____ Статья

Того же 17 апреля в Петербурге состоялась грандиозная манифестация инвалидов которая произвела большое впечатление на обывателей… Огромное число раненых из столичных лазаретов – в повязках, безногих, безруких – двигалось по Невскому к Таврическому дворцу. Кто не мог идти, двигались в грузовых автомобилях, в линейках, на извозчиках. На знаменах были подписи: «Война до конца», «Полное уничтожение германского милитаризма», «Наши раны требуют победы»… Лозунги, изъятые из употребления масс, нашли себе пристанище на больничных койках. Искалеченные люди, несчастные жертвы бойни ради наживы капиталистов, по указке тех же капиталистов через силу шли требовать, чтобы для тех же целей еще без конца калечили их сыновей и братьев. Это было действительно страшное зрелище!..

________

Задания —
- A) Воспроизведите фрагмент статьи между словами «Того же 17 апреля» и «действительно страшное зрелище!..» включительно, подставив «фабрикантов» вместо «капиталистов».
- B) Куда, согласно статье, двигались по Невскому раненые из столичных лазаретов?

____ Исходные данные

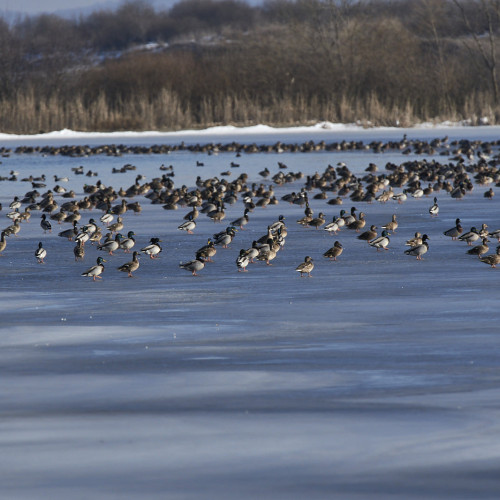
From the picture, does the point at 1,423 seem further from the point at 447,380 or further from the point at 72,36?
the point at 72,36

________

Результаты выполнения —
- A)
Того же 17 апреля в Петербурге состоялась грандиозная манифестация инвалидов которая произвела большое впечатление на обывателей… Огромное число раненых из столичных лазаретов – в повязках, безногих, безруких – двигалось по Невскому к Таврическому дворцу. Кто не мог идти, двигались в грузовых автомобилях, в линейках, на извозчиках. На знаменах были подписи: «Война до конца», «Полное уничтожение германского милитаризма», «Наши раны требуют победы»… Лозунги, изъятые из употребления масс, нашли себе пристанище на больничных койках. Искалеченные люди, несчастные жертвы бойни ради наживы фабрикантов, по указке тех же фабрикантов через силу шли требовать, чтобы для тех же целей еще без конца калечили их сыновей и братьев. Это было действительно страшное зрелище!..

- B) К Таврическому дворцу.